PROBLEM DESCRIPTION
Every line in the records below with the string "camera" is to be copied out.

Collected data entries
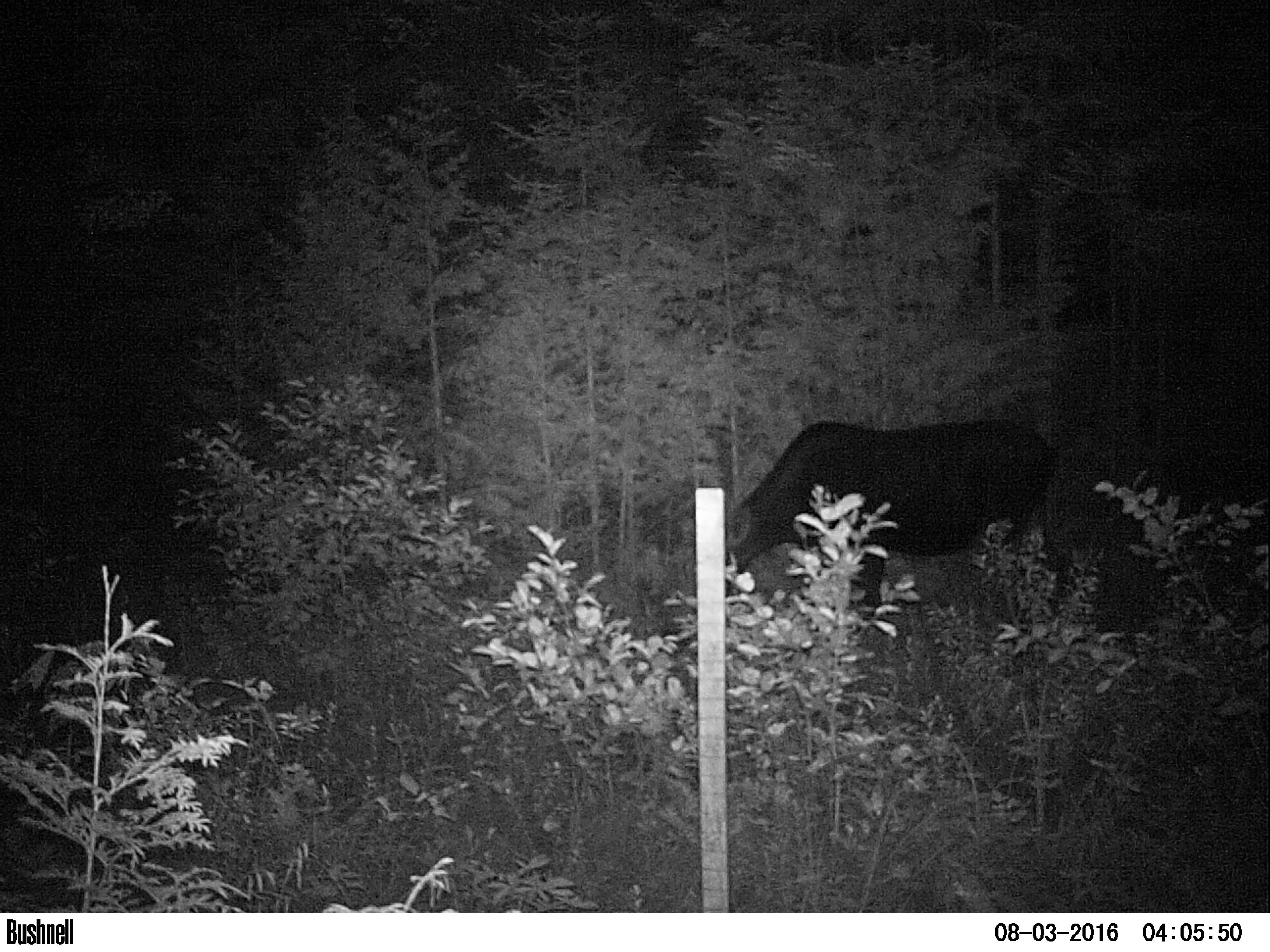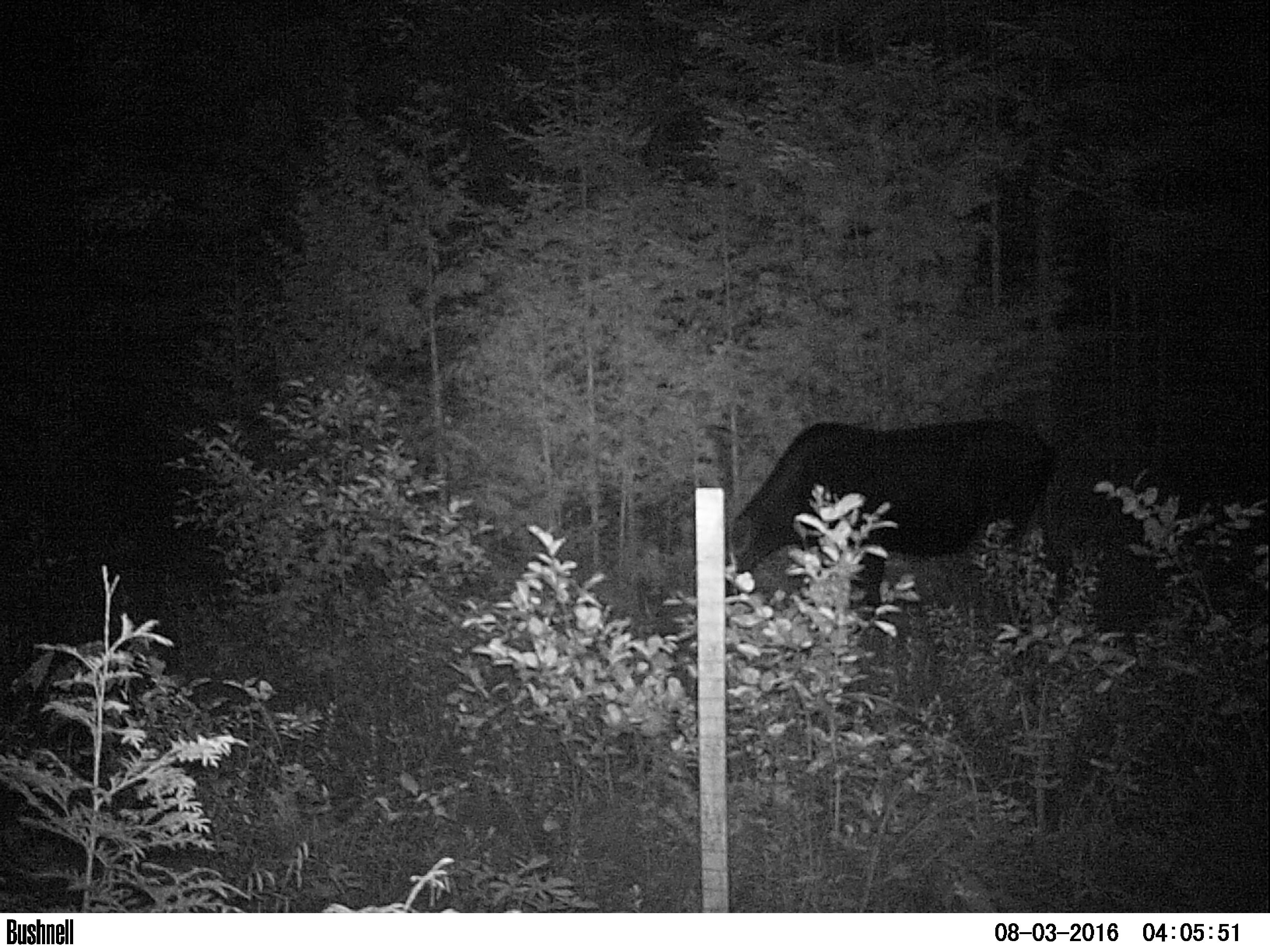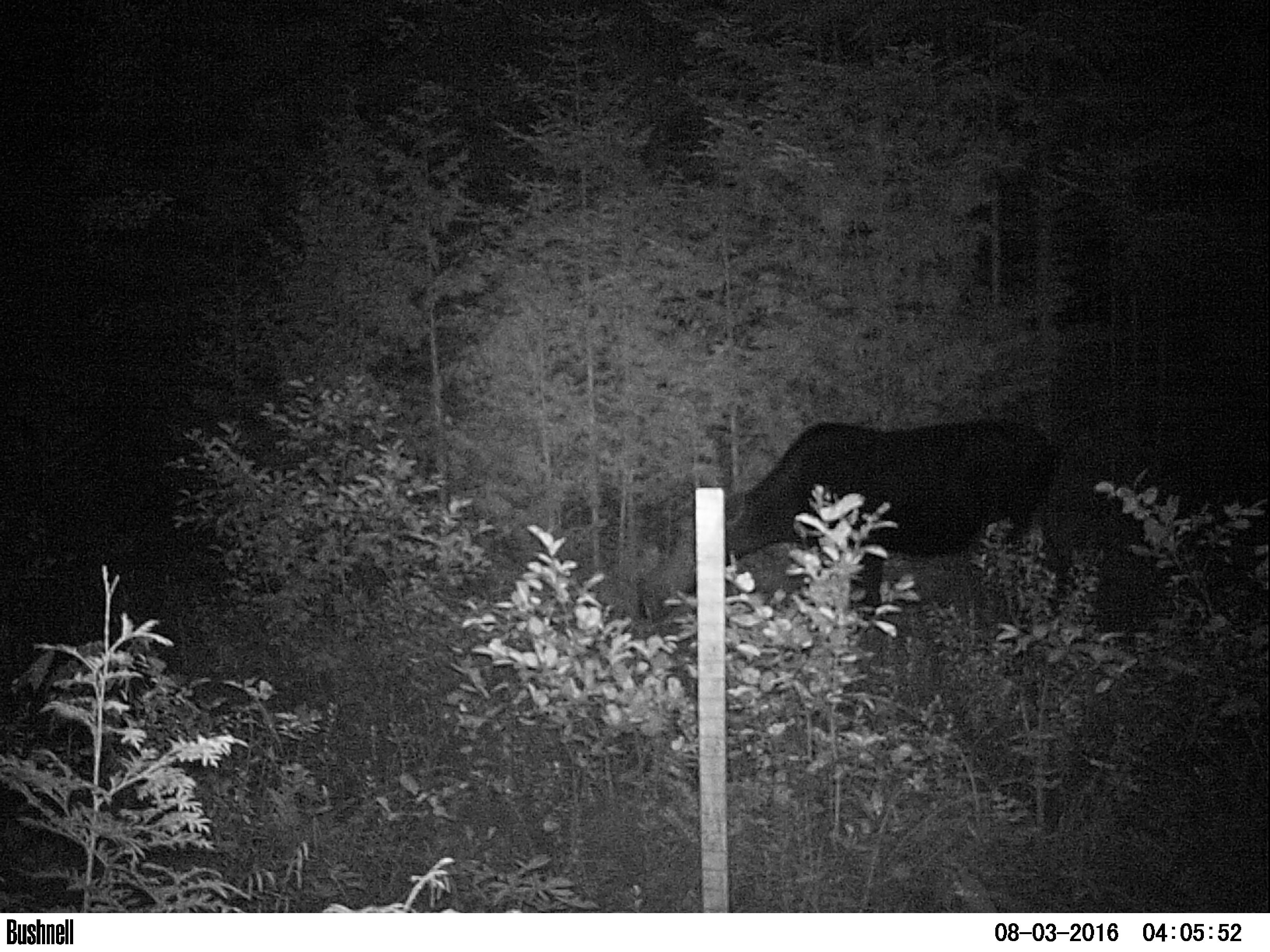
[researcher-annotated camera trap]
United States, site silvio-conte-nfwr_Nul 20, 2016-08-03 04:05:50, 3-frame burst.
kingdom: Animalia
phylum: Chordata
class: Mammalia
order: Artiodactyla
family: Cervidae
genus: Alces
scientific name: Alces alces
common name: moose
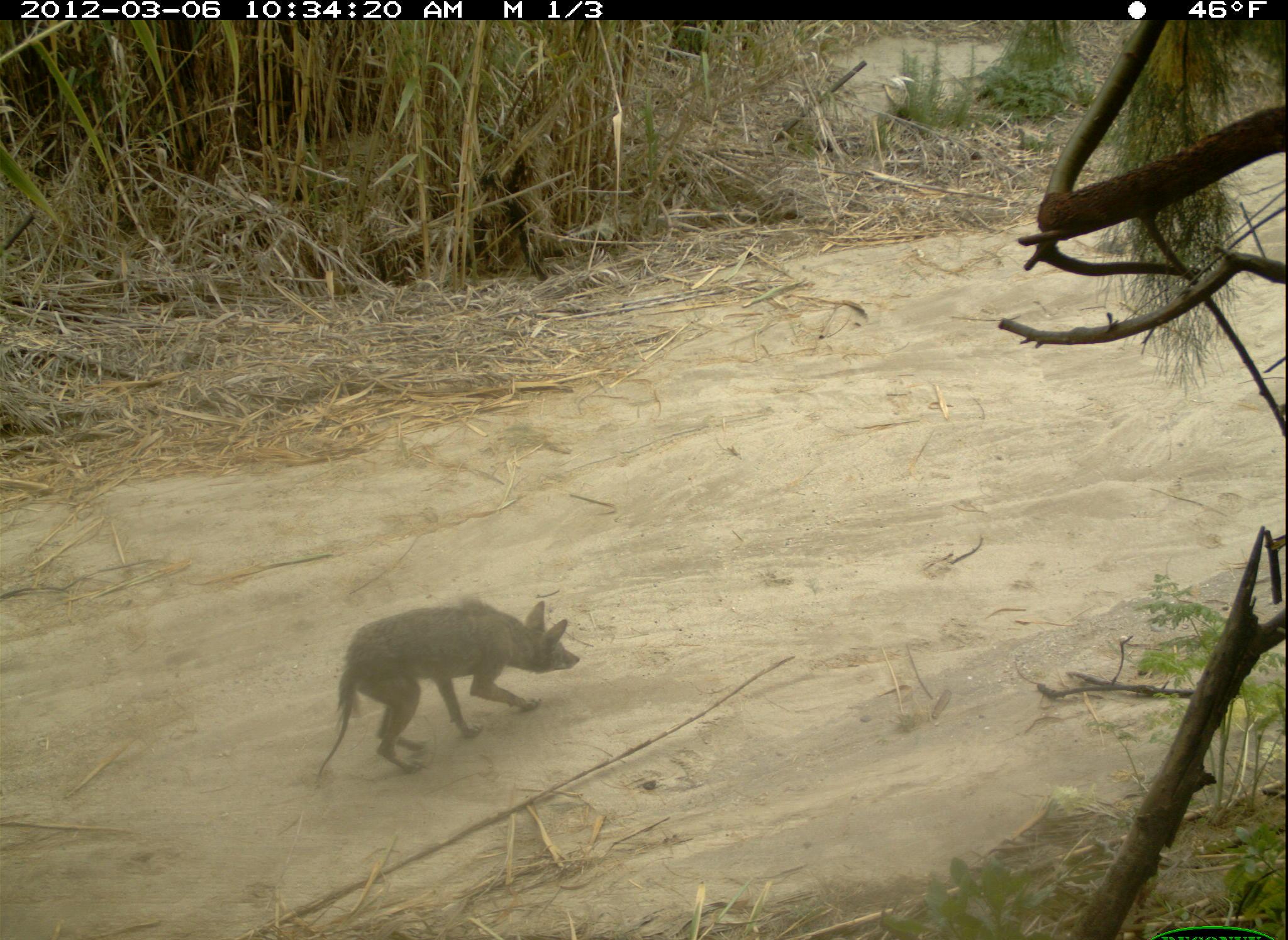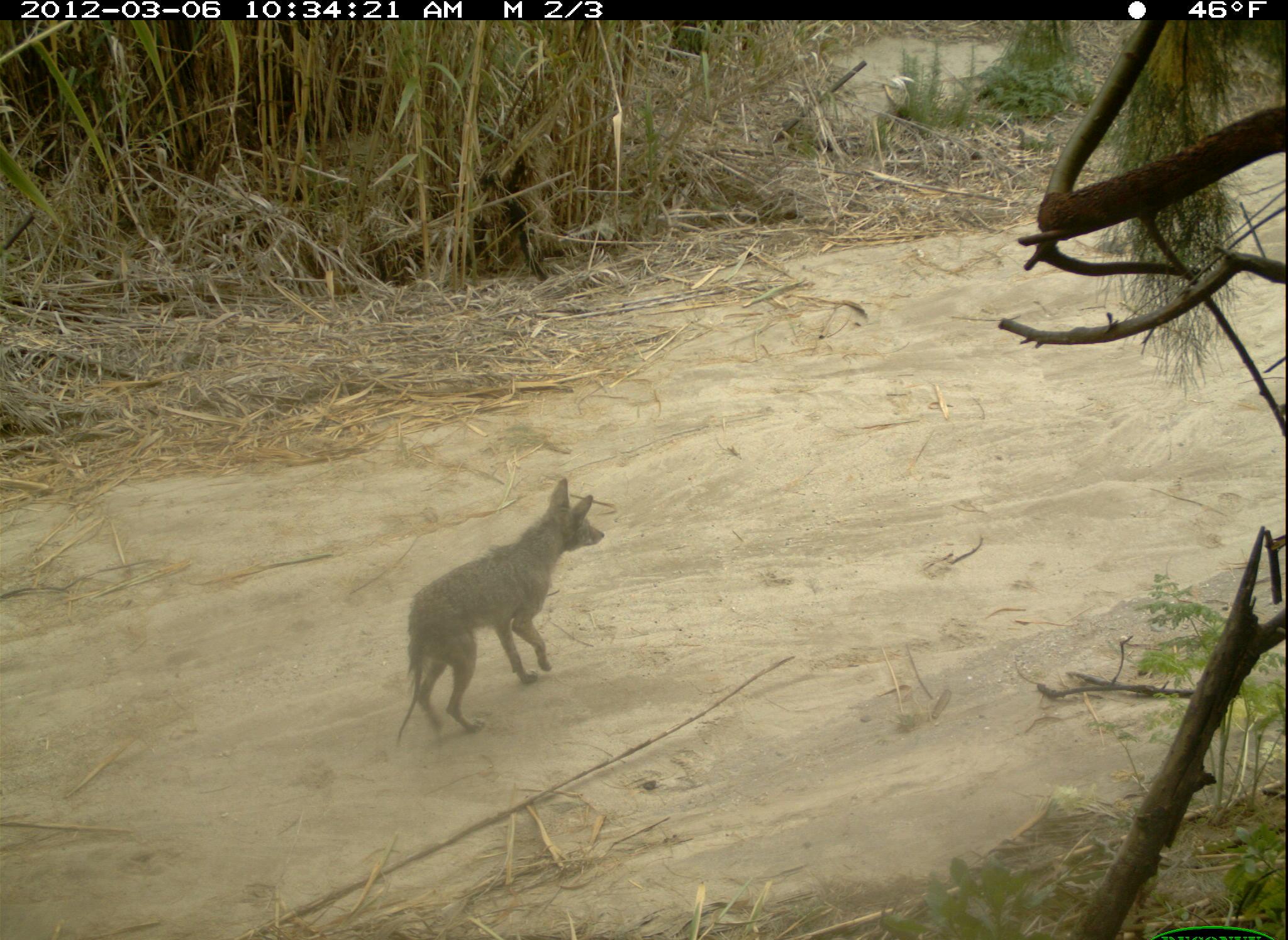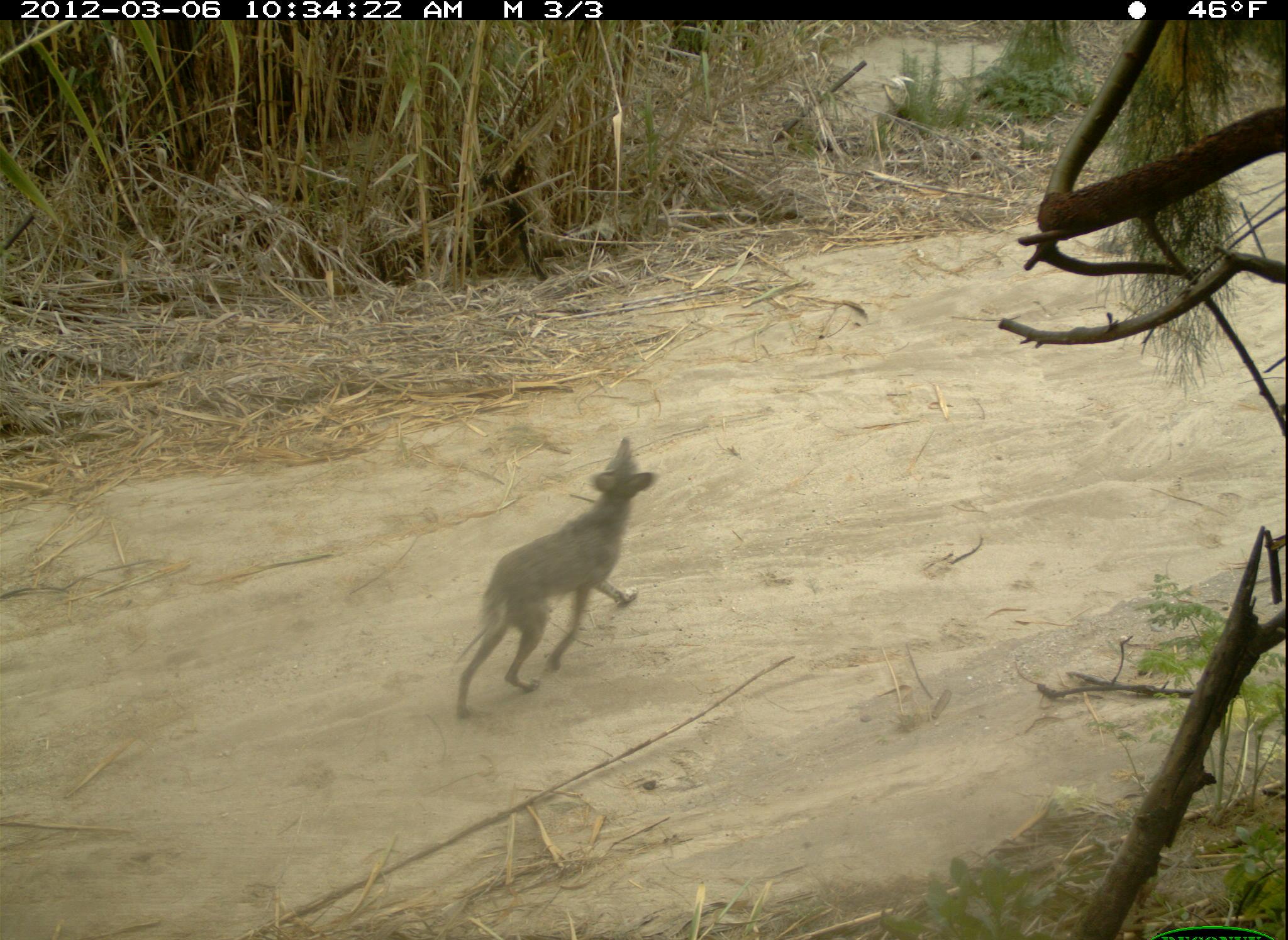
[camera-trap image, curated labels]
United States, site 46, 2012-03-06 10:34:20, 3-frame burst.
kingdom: Animalia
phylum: Chordata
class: Mammalia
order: Carnivora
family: Canidae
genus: Canis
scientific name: Canis latrans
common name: coyote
Coyote (Canis latrans).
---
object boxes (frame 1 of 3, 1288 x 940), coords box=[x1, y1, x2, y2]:
coyote: box=[311, 591, 588, 781]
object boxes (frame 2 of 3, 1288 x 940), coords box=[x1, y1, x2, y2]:
coyote: box=[388, 477, 609, 739]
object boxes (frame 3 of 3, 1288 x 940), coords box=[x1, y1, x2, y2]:
coyote: box=[449, 432, 663, 726]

THE ANSWER
[researcher-annotated camera trap]
[camera-trap image, curated labels]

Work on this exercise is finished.